A, left panel shows traces of EPSCs recorded at various holding potentials from a neuron at P12. d-APV (50 μm) was present throughout recording to block NMDAR. The right panel shows the I–V relationship of EPSCs with a line fitted for the points from −70 to 0 mV. The points at positive holding potentials fall below the line, indicating an inward rectification. The junction potential (+5 mV) was corrected. B, results obtained from a neuron at P24. C, comparison between two age groups, P11–13 and P20–24. The rectification index is estimated as the ratio of EPSC amplitude at +35 mV to that at −35 mV in the same cell (1 means no rectification, and 0 means total inward rectification). There is no difference between the two groups (P > 0.5, unpaired t test).

Figure 8. Paired-pulse ratios of EPSCs were stable over the period from P7 to P24

A and B, paired-pulse responses of EPSCs recorded at +40 and −70 mV from neurons at P7 and P21, respectively. C, histogram of paired-pulse ratios at +40 mV (in grey) and −70 mV (hatched) over the four age groups. The means are not significantly different (P > 0.1, one-way ANOVA).
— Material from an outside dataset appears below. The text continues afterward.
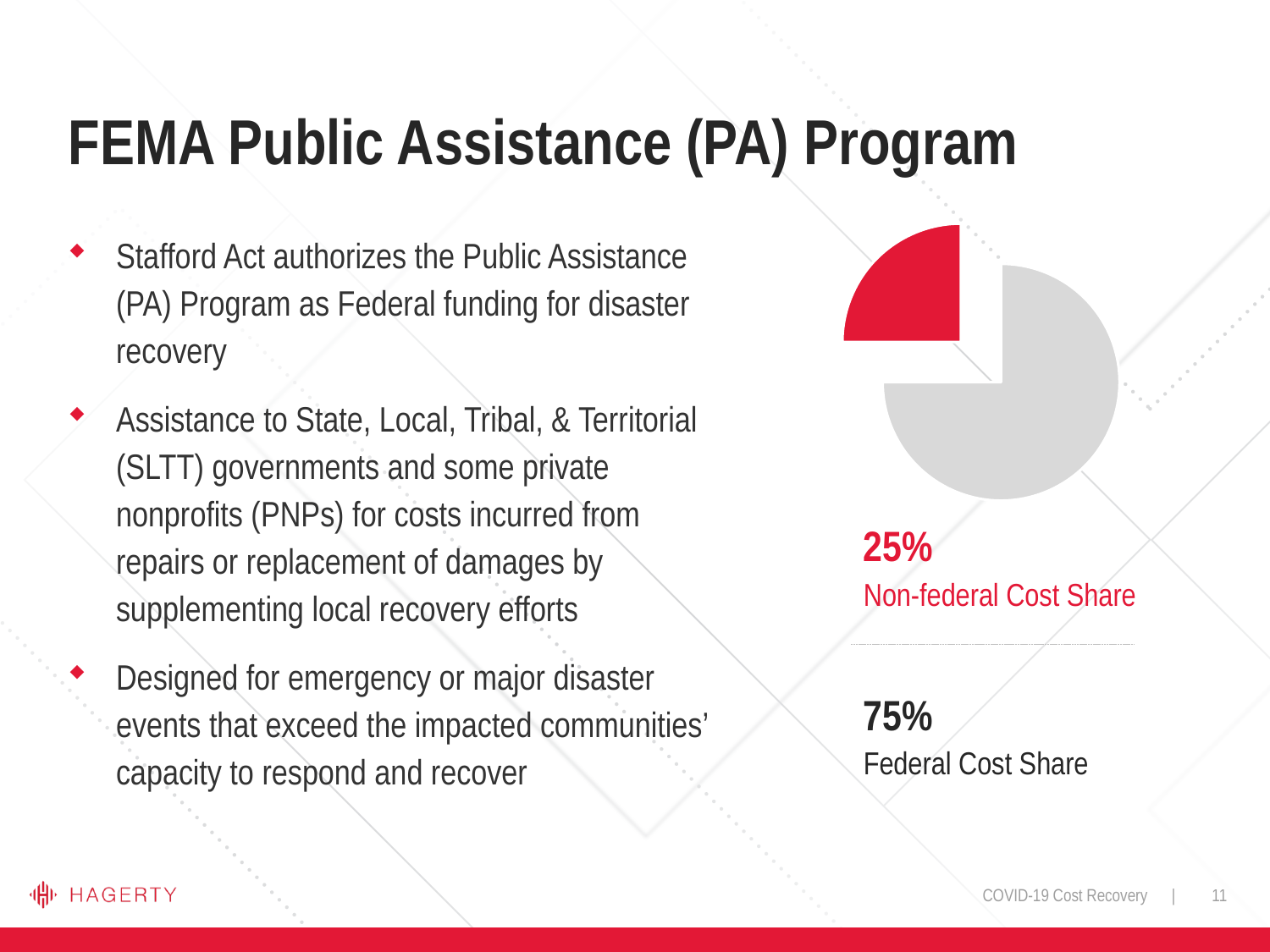
What is the difference between the Federal Cost Share and the Non-federal Cost Share? 50% Is the Federal Cost Share greater or less than 50%? greater Which slice of the pie chart is the largest? Federal Cost Share What is the total of the two cost shares shown in the pie chart? 100% What share of the pie chart is the Federal Cost Share? 75% How many slices does the pie chart have? 2 What kind of chart is shown on the slide? pie chart Which slice of the pie chart is the smallest? Non-federal Cost Share What colour is the Non-federal Cost Share slice in the pie chart? red What share of the pie chart is the Non-federal Cost Share? 25% What colour is the Federal Cost Share slice in the pie chart? grey Which slice of the pie chart is larger, Federal Cost Share or Non-federal Cost Share? Federal Cost Share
Figure 9. Lack of effect of whisker deprivation on synaptic remodelling

A, distribution of cells with the number of functional inputs for normal and whisker-deprived groups. Both groups were examined at P20–24. The result of normal mice was obtained from the same data set as in Fig. 2H. The two distributions are not significantly different from each other (P > 0.5, K-S test). B, histogram of paired-pulse ratios obtained at −70 and +40 mV for normal (hatched) and whisker-deprived group (grey). The results obtained from normal mice are not significantly different from those of whisker-deprived (P > 0.01, unpaired t test). C, histogram of EPSC amplitude obtained at −70 and +40 mV for the control (hatched) and whisker-deprived group (grey). The means are not significantly different between the two groups (P > 0.1, unpaired t test).